The pilot started to say something else, but he could not. The blast had been too much for him. He passed out.

“Kirk, that was exceptionally clever of you. I was under the power of the Mind-Breakers, as was the pilot, and if not for your action, we might all have been enslaved.”

“Ambassador, when I heard about the alien mind-control attack in our intelligence briefings, I didn’t believe it. But I’m a believer now! What you said on the speaker about thirty-three Master aliens still alive in the wreck—it quite gave me the chills.”

It took the shuttle twenty minutes to move to the new docking station. By time they got there, the drive section of the ship had moved out of sight. Gupta decided that it was safe to move back into the pilot’s seat. Not that he could do much, but he felt safer anyway.

Once docking was complete, Gupta checked to see if an atmosphere awaited them on the other side of the air lock. It did. Once again, he tried the comm system and got nothing.

“Kirk, can you feel your brother anywhere nearby right now?”

“No, I don’t think he is near this docking port.”

Gupta thought about what to do next. It occurred to him that his pilot should have woken up by now. He checked him, gently, and determined that the man was at least still breathing.

“Kirk, please open the pilot’s eyes and have a look at the pupils. Please check to see that they are equal and react to the light.”

Kirk did that and said the pupils were reactive but not equal.

“This is not good,” said Gupta, through the thought-amplifier.

“Does he have a concussion?”

“I am not sure, but I think he needs a brain scan. He could be bleeding in the brain, which could make the pupil size uneven.”

“Blast, I must have hit him too hard. I don’t see any doctors around here. It’s not like we can call an ambulance.”

“It could be the effect of my mind-blast.”

“You werewolves can do that?”

“Any telepath of sufficient strength can, maybe even you, with training.” Gupta squinted at the unconscious pilot as he considered the problem. “Actually, I think that is a very good idea you had, about needing an ambulance. Come with me, and bring your firearm—we might need it.”

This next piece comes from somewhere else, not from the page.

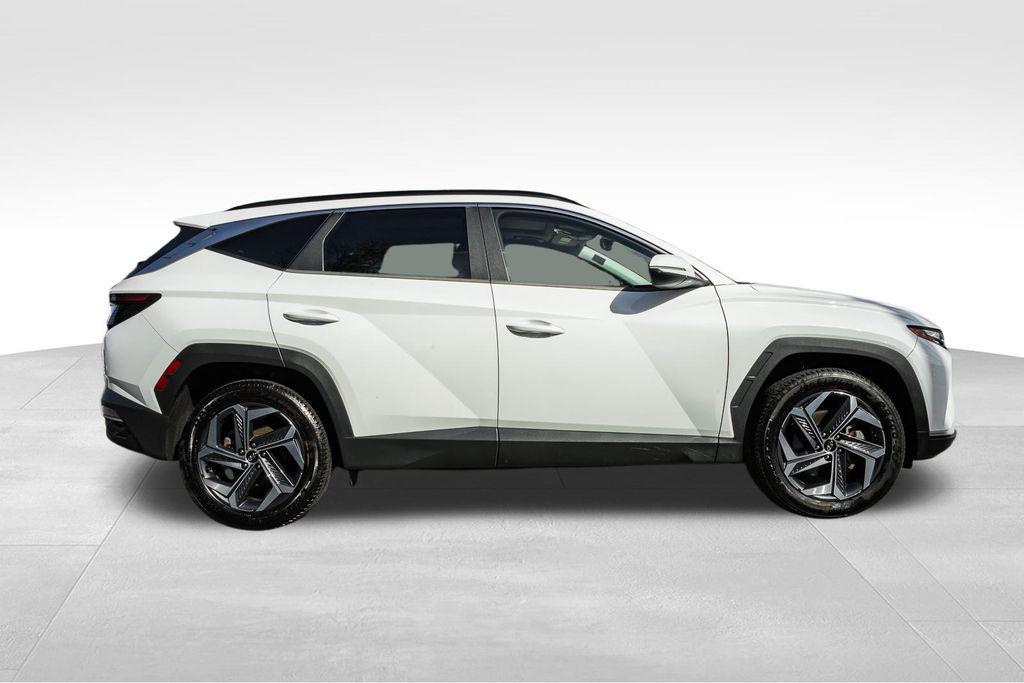 used 2022 Hyundai TUCSON Hybrid car, priced at $18,500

Gupta moved over to the air lock. He checked the other side for atmospheric changes one more time before opening the inner door.

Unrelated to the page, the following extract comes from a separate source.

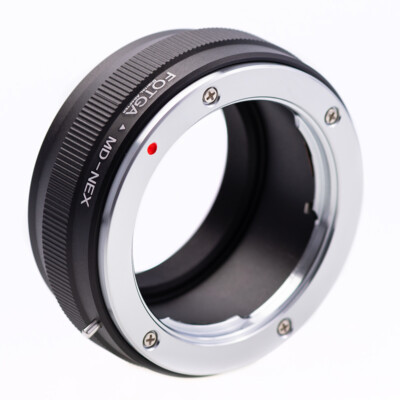 MD-Nex Adapter für Minolta MD/MC Objektive an Sony E-Mount Sony (NEX /Sony A7) 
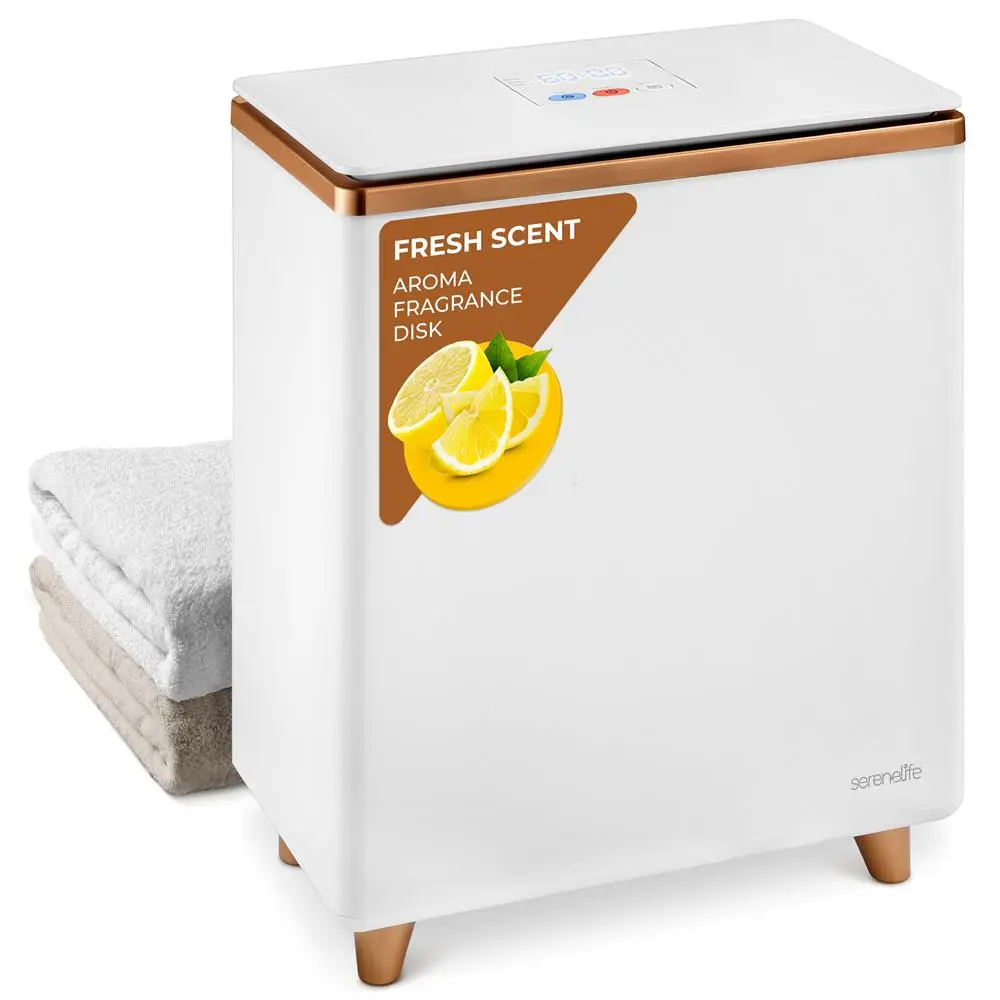 Rectangular Towel Warmer Bucket - Large Capacity Single Touch Towel & Blanket Warmer Rectangular Towel Warmer Bucket - Large Capacity Single Touch Towel & Blanket Warmer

“By the way, once outside this shuttle, you will no longer be able to hear the thought-amplifier relaying my words. We’ll have to hope that your native telepathy is good enough, or rely on hand signals.”

“Yes, sir.”

The SAS officer took a stronger grip on his weapon and prepared to follow the red-furred ambassador onto the enemy vessel.

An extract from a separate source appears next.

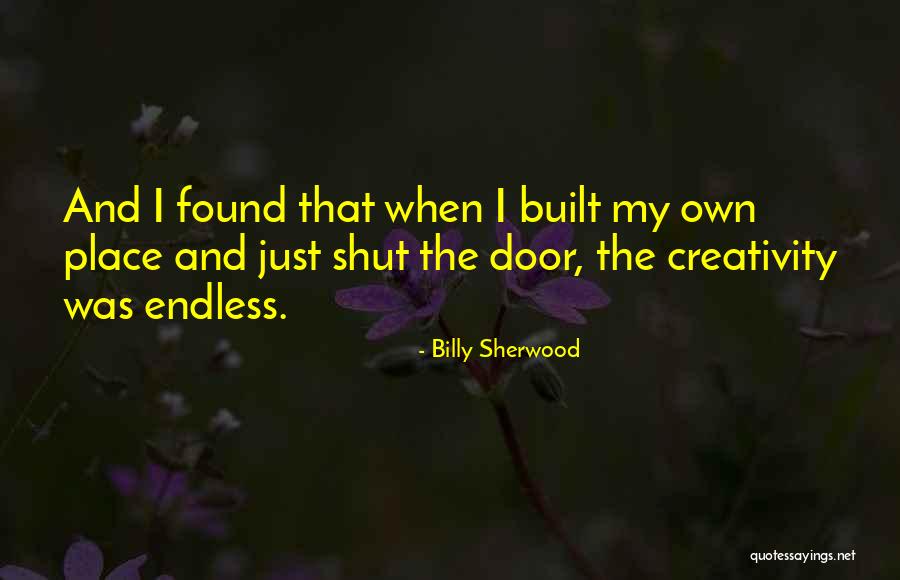 Billy Sherwood Quotes 594748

Gupta entered first through the air lock. Kirk was right behind him with his pistol drawn. Once Gupta cleared the outer door, he saw that he was in a residential section of the ship. It was the area typically used by low-level Supes and high-ranking slaves. He moved through the hallway until he saw a communications display.

Gupta saw that the hallways were neat and some damage had been repaired.